Nous apprenons avec consternation, à l’Académie des lettres du Québec, au Centre québécois du P.E.N. international, partout où on aime lire au Québec, la disparition annoncée du programme d’appui aux études québécoises.
D’expérience de décennies aux Affaires étrangères du Canada, dont douze ans à Paris mais aussi ailleurs dans le monde, je ne suis pas le seul à considérer que les programmes d’appui, d’encouragement et d’encadrement des chercheurs, des départements, des facultés et des universités qui ont souhaité faire avancer leur curiosité sur ce que nous sommes, ces programmes sont de loin les plus économiques et les meilleurs investissements dans l’avenir de notre image, de notre réalité.

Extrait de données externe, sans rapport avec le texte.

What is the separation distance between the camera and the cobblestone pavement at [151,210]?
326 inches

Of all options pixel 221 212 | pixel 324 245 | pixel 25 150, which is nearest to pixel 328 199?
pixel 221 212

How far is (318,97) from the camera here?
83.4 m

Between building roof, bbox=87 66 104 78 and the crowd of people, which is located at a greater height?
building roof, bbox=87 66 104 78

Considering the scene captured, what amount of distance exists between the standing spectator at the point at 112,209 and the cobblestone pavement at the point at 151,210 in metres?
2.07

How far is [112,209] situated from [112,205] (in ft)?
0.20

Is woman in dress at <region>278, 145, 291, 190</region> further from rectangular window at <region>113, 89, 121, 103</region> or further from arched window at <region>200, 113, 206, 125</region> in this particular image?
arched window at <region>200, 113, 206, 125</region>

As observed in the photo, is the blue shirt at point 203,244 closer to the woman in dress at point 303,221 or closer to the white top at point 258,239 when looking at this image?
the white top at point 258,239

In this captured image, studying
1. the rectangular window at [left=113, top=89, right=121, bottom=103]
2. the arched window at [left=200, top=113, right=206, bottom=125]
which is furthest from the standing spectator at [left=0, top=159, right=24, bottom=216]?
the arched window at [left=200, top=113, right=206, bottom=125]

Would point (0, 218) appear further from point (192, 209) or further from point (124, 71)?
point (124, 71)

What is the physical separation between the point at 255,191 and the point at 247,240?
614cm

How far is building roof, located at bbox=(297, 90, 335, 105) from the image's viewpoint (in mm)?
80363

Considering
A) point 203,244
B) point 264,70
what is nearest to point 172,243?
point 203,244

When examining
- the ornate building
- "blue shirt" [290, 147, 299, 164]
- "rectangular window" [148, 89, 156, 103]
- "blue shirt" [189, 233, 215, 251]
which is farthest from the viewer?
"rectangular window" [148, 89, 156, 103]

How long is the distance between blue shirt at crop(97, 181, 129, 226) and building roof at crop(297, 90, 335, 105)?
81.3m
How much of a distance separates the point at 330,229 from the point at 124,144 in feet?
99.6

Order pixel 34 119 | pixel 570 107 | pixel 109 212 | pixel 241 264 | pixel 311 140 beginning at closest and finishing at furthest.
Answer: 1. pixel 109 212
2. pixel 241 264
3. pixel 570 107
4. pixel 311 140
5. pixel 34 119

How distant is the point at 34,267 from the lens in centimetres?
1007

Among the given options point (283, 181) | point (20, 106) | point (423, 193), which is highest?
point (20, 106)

Déjà en mai 2012, je faisais ces quelques paragraphes sur l’ablation violente du programme d’études canadiennes perpétrée par un ministère des Affaires étrangères fédéral que je ne reconnaissais plus. Voyez donc ma consternation de devoir, si peu de temps après, écrire une lettre semblable, mais où les mots « Canada » et « canadien » devraient être remplacés par « Québec » et « québécois ». Qu’une si vilaine blessure mine notre corps culturel est un outrage.
Voici quelques extraits de ce que je vous écrivais le 5 mai 2012 : « Je suis outré d’apprendre que le gouvernement canadien a décidé d’abandonner le programme d’études canadiennes à l’étranger. […] Il s’agit de planter, à un coût minuscule, dans des universités étrangères, des chaires d’études canadiennes ou d’accompagner des chercheurs et savants, des doctorants et des étudiants ordinaires dans des études sur un aspect ou l’autre de la réalité canadienne. Ce tremplin de diffusion est très efficace et possède un effet multiplicateur inouï. Le gouvernement québécois a, en splendide complémentarité, aussi su exploiter cette mine formidable de bonne volonté et de connaissances sur le Québec. Il faut être nul, oui, nul, au ministère des Affaires étrangères pour laisser glisser dans la poubelle cette mince enveloppe […].
Longtemps, j’ai eu le privilège de participer au renouvellement d’une politique de relations culturelles internationales qui répondait à une lecture éclairée de nos intérêts en tant que pays, en tant que culture — j’allais dire en tant que cultures. Parmi ces efforts parfois malhabiles, souvent sous-financés, mais très, très souvent couronnés de succès, il y avait toujours le programme de relations universitaires, le programme d’études canadiennes, qui brillait de sa désarmante constance, de son incroyable ancrage dans la vie universitaire et intellectuelle partout à travers le monde.
Ces professeurs d’université de tous poils, de toutes spécialités, animés de pulsions surprenantes et d’exotiques curiosités débusquaient et décrivaient chez nous des réalités et des mensonges, des questionnements et des hypothèses qu’ils passaient gratuitement, généreusement à leurs étudiants. […] On allait bien au-delà des thèmes-locomotives de “ L’hiver dans le roman québécois des années trente ” ou de “ La solitude chez Anne Hébert ”.
Je suis bien placé pour dire que le gouvernement canadien a rarement consacré à la projection à l’étranger de notre pensée et de notre art les ressources nécessaires. Mais en arriver à briser silencieusement ce miroir qui parle de nous, choisir de faire taire ceux qui dorénavant murmureront à voix basse qu’ils nous connaissent et qu’ils nous aiment quand même, c’est d’une petitesse et d’une ingratitude qui me blessent, qui nous heurtent tous. »
Émile Martel,
ancien ministre (affaires culturelles) à l’Ambassade du Canada à Paris, Président de l’Académie des lettres du Québec et du Centre québécois du P.E.N. international.